Larry Young: 10 Essential Albums
Wednesday, October 20, 2021
Adept at straddling any genre, Larry Young was part of Miles’ Bitches Brew sessions, Tony Williams’ Lifetime and even some one-off sessions with Jimi Hendrix. This is Kevin Le Gendre’s personal guide to the best Larry Young albums
Groove Street
Prestige, 1962
Solid early session from the organist that shows his command of the soulful grits’n’gravy vocabulary as patented by the likes of ‘Brother’ Jack McDuff and Jimmy McGriff.
Into Somethin’
Blue Note, 1964
One of the great Blue Note sleeves – the artist looking statesman-like against the backdrop of the modernist curves of the Paris ORTF studios – announced a futurism reflected in glorious music that broaches adventurous territory. Saxophonist Sam Rivers excels.
Unity
Blue Note, 1965
Arguably the jewel in the organist’s crown: an immensely influential album that showed Young adopting a more modal Coltrane-esque approach in places and forming a formidable sparring partnership with the wizard trumpeter Woody Shaw.

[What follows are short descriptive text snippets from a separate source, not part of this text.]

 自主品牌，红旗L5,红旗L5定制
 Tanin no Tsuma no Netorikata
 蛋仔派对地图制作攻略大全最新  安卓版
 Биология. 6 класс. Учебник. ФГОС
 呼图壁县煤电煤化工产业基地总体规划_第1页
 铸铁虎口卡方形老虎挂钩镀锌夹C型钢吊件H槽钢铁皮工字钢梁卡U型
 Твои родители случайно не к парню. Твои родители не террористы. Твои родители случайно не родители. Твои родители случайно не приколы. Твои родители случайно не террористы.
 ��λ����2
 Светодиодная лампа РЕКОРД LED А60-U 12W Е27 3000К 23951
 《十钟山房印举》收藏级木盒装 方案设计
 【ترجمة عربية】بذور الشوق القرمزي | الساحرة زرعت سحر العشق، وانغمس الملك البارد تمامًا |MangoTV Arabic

In the Beginning, with Woody Shaw
Muse, 1965
Not released until 1983, this little known Shaw album sees Young return the complement for the Unity session by appearing on several tracks. Most interestingly he plays piano rather than organ and sounds superb.
Heaven On Earth
Blue Note, 1968
Another consolidation of his growing originality sees Young unveil more excellent compositions backed by stellar accompanists that include saxophonist Byard Lancaster and a young guitarist and former Jack McDuff sideman called George Benson.
Mothership
Blue Note, 1969
Although not issued until 1980, this is another fine set of originals that features a very different horn star to Woody Shaw: Lee Morgan.
Lawrence of Newark
Perception, 1973
From the sleeve in which Young is dressed as an Arab prince to the use of layers of dense percussion this is the organist, also known as Khalid Yasin, at his most non-western. Full of heady, hazy ambiences and spacious, spaced-out sounds the session is a post-Lifetime classic.
Fuel
Arista, 1975
One of the key ‘rare groove’ albums that became highly sought-after in the 1990s. Hearing the go-to track ‘Turn Off The Lights’ in a packed club where dancers cut loose to the poundingly funky beat, while their heads were turned by the avant-garde synth stylings, was just mind-blowing.
Spaceball
Arista, 1976
A touch more rocky than its predecessor but Young is still on a serious funk kick that chimes well with a Headhunters-defined world.
Double Exposure, with Joe Chambers
Muse, 1978
Drummer Chambers had been a Young sideman in the 1960s and this is an inspired reunion of the two men. Here Chambers reveals himself to be a skilled multi-instrumentalist and several keyboard duets on the album are brilliant.